# TASK GOAL
Echo back the lines from the one containing "From the observer's" through the end of the records, both ends included, and leave the pictures out of your answer.

Rows from a spatial reasoning dataset:
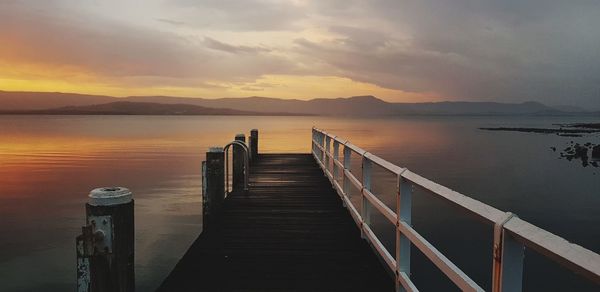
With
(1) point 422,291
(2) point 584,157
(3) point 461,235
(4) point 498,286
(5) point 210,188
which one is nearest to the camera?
(4) point 498,286

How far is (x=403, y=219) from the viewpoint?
3754 mm

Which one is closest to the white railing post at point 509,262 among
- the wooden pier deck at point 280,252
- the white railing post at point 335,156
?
the wooden pier deck at point 280,252

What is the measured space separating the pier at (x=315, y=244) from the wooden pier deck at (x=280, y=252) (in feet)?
0.04

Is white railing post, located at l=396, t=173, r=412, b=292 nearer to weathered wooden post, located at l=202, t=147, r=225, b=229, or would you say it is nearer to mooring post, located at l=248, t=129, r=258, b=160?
weathered wooden post, located at l=202, t=147, r=225, b=229

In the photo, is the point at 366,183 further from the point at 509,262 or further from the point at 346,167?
the point at 509,262

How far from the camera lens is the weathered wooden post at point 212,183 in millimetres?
7387

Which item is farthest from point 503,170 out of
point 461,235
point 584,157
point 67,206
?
point 67,206

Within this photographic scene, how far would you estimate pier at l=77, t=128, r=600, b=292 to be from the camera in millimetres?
2002

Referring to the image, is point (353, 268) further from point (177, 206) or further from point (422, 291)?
point (177, 206)

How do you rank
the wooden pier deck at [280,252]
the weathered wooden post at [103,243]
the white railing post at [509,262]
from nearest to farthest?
the white railing post at [509,262] → the weathered wooden post at [103,243] → the wooden pier deck at [280,252]

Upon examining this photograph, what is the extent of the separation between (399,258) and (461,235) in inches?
470

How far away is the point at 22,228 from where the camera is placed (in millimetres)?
15516

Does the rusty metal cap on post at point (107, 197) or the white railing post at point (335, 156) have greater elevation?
the rusty metal cap on post at point (107, 197)

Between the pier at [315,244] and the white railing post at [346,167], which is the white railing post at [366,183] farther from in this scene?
the white railing post at [346,167]
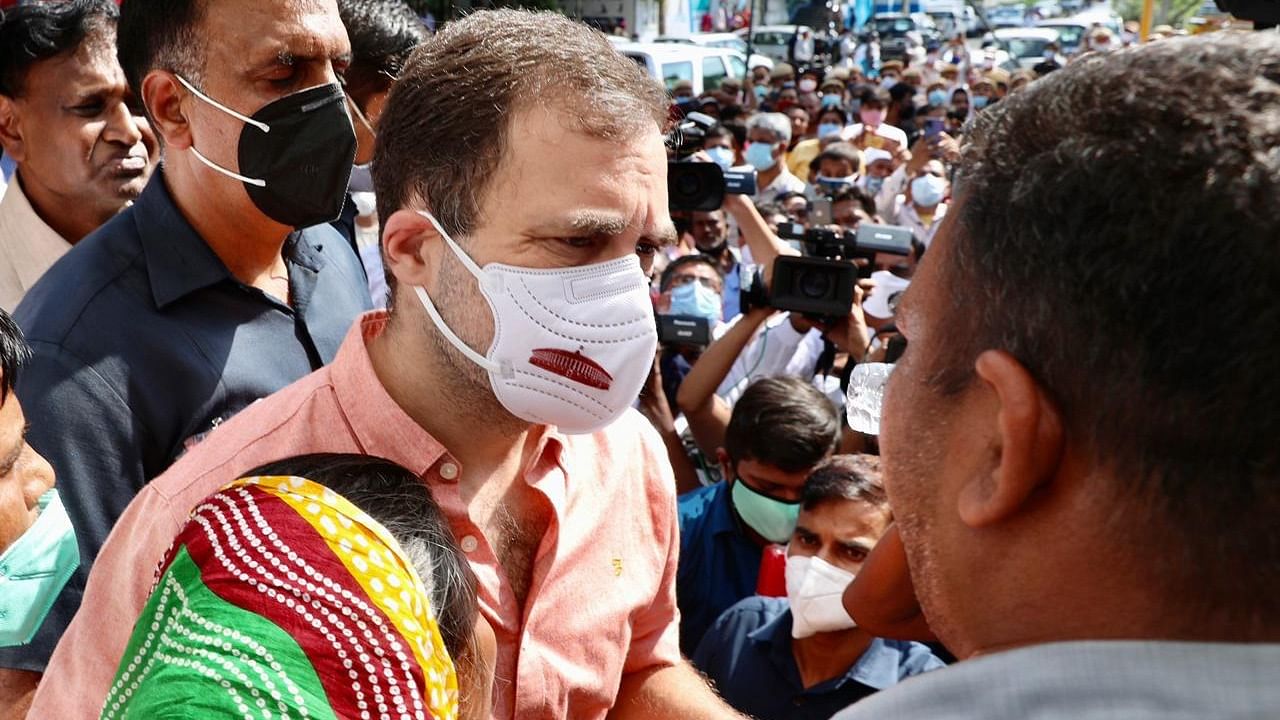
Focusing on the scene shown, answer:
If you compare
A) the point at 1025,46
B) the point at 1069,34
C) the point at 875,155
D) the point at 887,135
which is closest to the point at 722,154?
the point at 875,155

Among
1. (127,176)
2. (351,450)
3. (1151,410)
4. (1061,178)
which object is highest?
(1061,178)

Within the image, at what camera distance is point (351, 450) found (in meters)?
1.86

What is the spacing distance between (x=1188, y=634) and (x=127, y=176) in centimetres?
331

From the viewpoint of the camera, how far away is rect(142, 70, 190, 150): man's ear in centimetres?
267

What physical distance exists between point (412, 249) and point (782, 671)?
1.91m

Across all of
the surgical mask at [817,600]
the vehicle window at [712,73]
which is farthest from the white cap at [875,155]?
the surgical mask at [817,600]

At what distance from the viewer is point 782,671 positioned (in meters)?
3.43

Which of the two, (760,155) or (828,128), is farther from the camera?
(828,128)

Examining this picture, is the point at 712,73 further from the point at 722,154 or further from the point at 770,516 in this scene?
the point at 770,516

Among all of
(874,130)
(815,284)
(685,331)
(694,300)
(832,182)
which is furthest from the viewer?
(874,130)

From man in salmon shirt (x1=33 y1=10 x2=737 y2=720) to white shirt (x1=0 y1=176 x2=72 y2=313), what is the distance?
167 cm

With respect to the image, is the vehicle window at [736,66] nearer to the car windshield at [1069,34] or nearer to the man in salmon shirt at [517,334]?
the car windshield at [1069,34]

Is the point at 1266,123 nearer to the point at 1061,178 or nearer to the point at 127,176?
the point at 1061,178

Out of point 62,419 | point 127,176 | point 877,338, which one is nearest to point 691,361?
point 877,338
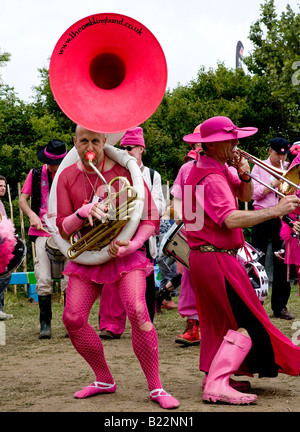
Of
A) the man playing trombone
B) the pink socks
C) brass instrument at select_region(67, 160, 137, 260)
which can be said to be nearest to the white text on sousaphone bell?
brass instrument at select_region(67, 160, 137, 260)

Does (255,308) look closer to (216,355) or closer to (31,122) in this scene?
(216,355)

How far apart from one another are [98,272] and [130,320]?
1.25 ft

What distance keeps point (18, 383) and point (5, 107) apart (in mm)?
12555

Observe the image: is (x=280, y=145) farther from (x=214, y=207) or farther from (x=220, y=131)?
(x=214, y=207)

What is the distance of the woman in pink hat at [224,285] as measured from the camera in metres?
4.18

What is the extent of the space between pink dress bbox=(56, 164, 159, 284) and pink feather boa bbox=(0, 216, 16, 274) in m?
2.50

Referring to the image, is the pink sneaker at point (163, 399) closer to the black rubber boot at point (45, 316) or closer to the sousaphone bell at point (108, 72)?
the sousaphone bell at point (108, 72)

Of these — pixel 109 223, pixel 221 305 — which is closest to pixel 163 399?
pixel 221 305

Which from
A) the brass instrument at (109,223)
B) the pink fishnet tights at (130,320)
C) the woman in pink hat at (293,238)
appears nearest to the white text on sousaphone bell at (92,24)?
the brass instrument at (109,223)

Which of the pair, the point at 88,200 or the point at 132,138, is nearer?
the point at 88,200

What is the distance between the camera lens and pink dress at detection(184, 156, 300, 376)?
4258 mm

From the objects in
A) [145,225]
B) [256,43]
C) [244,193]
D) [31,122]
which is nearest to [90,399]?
[145,225]

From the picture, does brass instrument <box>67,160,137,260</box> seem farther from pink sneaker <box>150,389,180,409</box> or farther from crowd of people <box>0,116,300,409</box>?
pink sneaker <box>150,389,180,409</box>

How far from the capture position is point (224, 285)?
14.0 ft
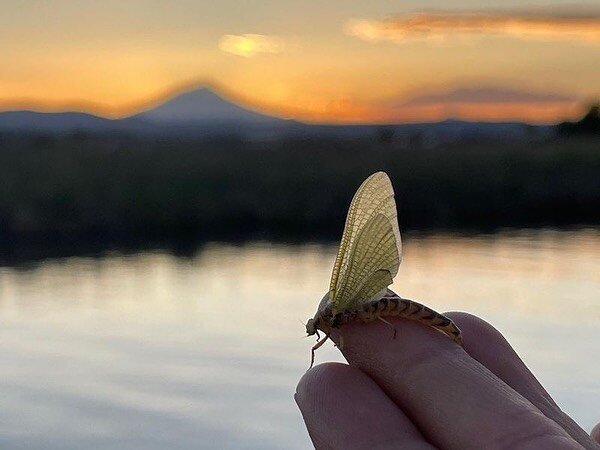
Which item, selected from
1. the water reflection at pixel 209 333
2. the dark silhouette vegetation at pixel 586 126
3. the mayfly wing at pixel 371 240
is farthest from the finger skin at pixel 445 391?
the dark silhouette vegetation at pixel 586 126

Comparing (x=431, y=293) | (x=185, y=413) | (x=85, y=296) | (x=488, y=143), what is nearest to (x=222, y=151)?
(x=488, y=143)

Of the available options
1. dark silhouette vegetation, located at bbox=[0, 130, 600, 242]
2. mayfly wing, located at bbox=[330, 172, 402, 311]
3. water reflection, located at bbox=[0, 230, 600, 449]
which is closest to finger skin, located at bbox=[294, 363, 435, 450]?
mayfly wing, located at bbox=[330, 172, 402, 311]

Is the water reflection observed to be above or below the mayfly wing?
below

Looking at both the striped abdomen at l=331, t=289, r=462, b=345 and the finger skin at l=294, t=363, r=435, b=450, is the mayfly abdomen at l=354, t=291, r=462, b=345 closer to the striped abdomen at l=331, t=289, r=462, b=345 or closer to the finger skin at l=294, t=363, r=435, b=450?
the striped abdomen at l=331, t=289, r=462, b=345

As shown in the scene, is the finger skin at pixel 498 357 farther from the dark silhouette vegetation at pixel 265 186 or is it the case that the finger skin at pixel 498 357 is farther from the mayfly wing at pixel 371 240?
the dark silhouette vegetation at pixel 265 186

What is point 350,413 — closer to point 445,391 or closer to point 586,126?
point 445,391
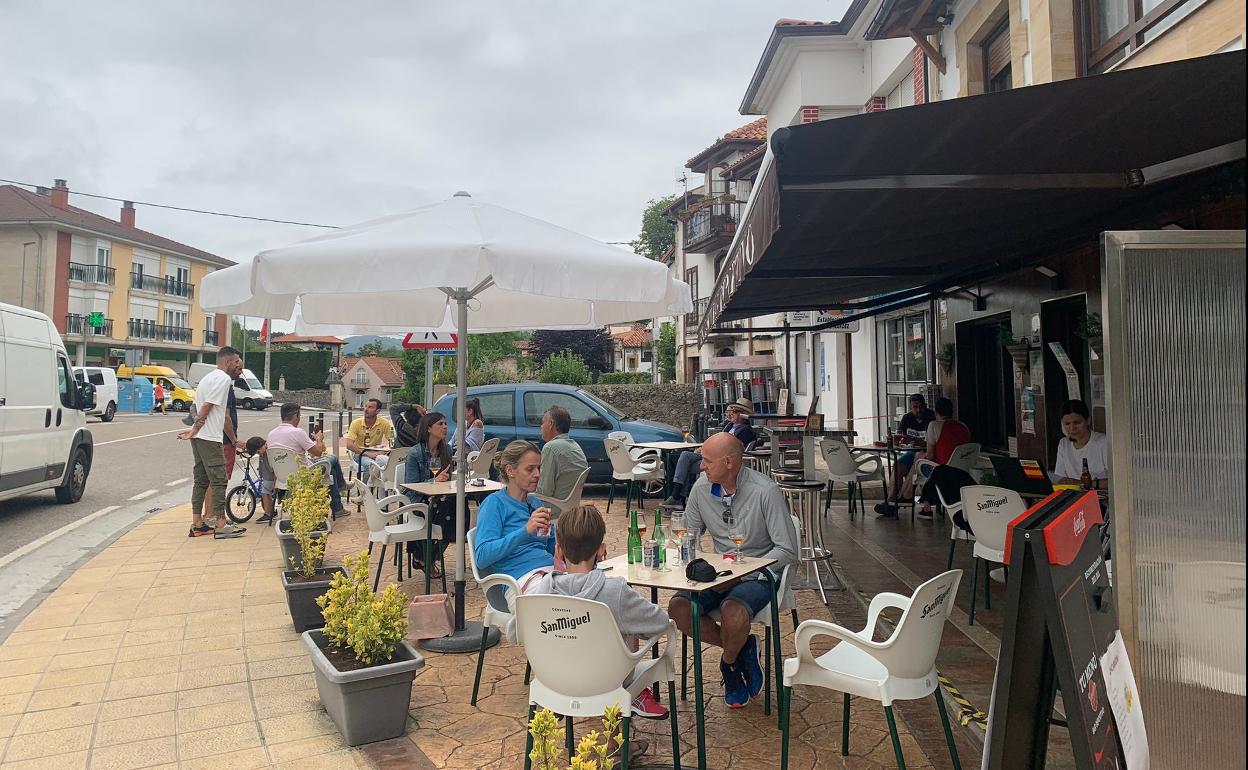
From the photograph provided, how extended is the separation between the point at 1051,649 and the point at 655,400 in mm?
23624

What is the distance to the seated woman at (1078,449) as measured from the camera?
5793 millimetres

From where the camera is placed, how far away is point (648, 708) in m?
3.62

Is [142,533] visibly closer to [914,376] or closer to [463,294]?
[463,294]

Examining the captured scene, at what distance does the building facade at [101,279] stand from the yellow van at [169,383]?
3437 mm

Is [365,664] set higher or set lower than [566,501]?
lower

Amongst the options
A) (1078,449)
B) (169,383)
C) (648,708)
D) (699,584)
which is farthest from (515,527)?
(169,383)

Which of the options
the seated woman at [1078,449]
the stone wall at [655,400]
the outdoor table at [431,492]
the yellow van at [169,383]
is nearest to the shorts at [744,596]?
the outdoor table at [431,492]

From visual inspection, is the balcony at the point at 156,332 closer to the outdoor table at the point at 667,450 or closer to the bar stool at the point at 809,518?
the outdoor table at the point at 667,450

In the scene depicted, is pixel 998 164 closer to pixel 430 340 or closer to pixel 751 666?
pixel 751 666

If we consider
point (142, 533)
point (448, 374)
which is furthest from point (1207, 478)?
point (448, 374)

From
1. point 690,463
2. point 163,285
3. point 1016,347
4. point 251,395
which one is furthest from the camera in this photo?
point 163,285

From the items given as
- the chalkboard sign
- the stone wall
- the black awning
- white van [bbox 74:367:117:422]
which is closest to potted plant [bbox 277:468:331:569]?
the black awning

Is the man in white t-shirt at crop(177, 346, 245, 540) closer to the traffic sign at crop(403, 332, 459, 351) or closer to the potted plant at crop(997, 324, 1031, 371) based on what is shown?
the traffic sign at crop(403, 332, 459, 351)

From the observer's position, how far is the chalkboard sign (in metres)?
1.83
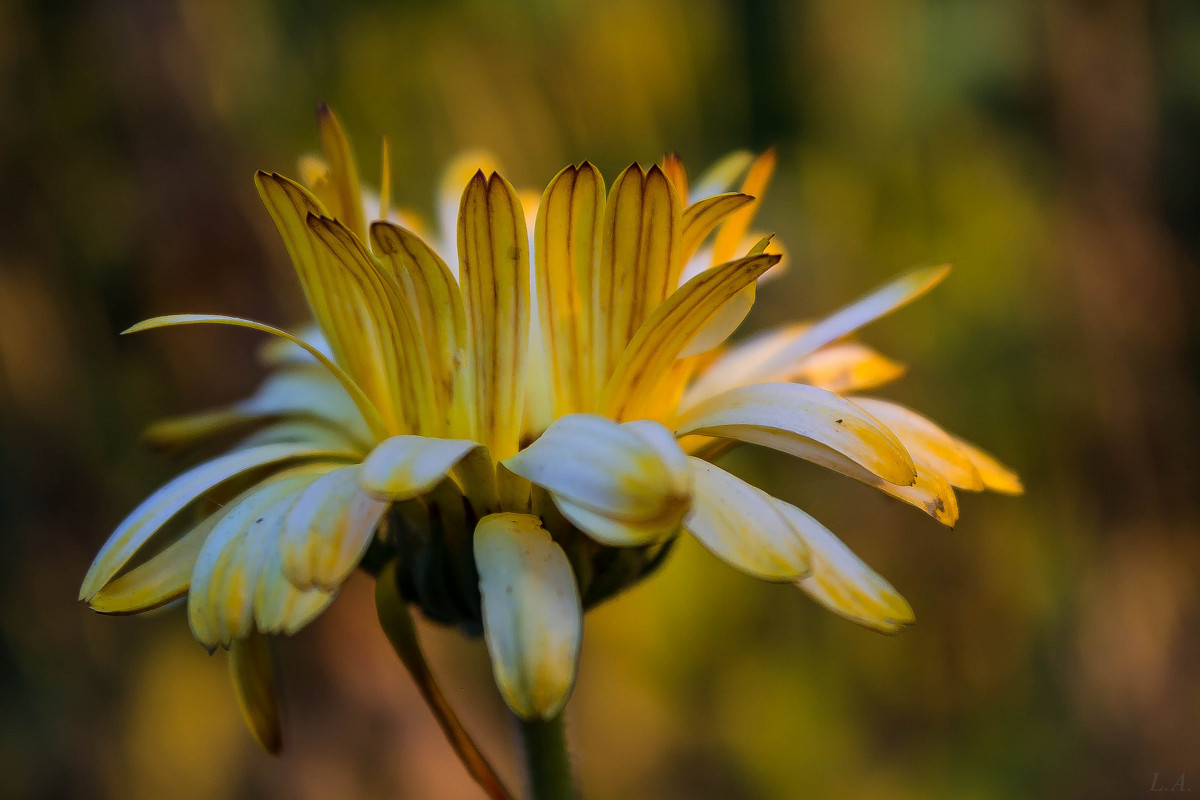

# EXERCISE RESPONSE
From the observer's position, how far is the chalkboard sign (in metres)?
1.83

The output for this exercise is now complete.